_Information shown:_
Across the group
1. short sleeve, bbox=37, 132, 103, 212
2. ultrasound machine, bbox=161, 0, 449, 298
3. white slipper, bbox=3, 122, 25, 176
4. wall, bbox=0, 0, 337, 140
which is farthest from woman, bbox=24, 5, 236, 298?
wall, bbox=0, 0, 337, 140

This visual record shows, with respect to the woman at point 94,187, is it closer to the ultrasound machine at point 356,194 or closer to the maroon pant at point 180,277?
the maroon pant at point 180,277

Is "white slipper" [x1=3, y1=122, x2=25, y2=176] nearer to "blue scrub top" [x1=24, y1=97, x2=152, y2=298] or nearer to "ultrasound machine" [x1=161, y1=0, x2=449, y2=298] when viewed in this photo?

---

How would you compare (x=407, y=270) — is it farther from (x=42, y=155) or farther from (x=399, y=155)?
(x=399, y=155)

_Task:_
Rewrite the records from the line with "Across the group" up to and including the line with "in this photo?", substituting "sonography unit" for every "ultrasound machine" and leaving everything else unchanged.

_Result of the task:_
Across the group
1. short sleeve, bbox=37, 132, 103, 212
2. sonography unit, bbox=161, 0, 449, 298
3. white slipper, bbox=3, 122, 25, 176
4. wall, bbox=0, 0, 337, 140
which is farthest from woman, bbox=24, 5, 236, 298?
wall, bbox=0, 0, 337, 140

This visual record shows, with respect to the woman at point 94,187, is it closer to the sonography unit at point 356,194 or closer to the maroon pant at point 180,277?
the maroon pant at point 180,277

Is "white slipper" [x1=3, y1=122, x2=25, y2=176] nearer to "blue scrub top" [x1=24, y1=97, x2=152, y2=298] or nearer to "sonography unit" [x1=161, y1=0, x2=449, y2=298] when viewed in this photo?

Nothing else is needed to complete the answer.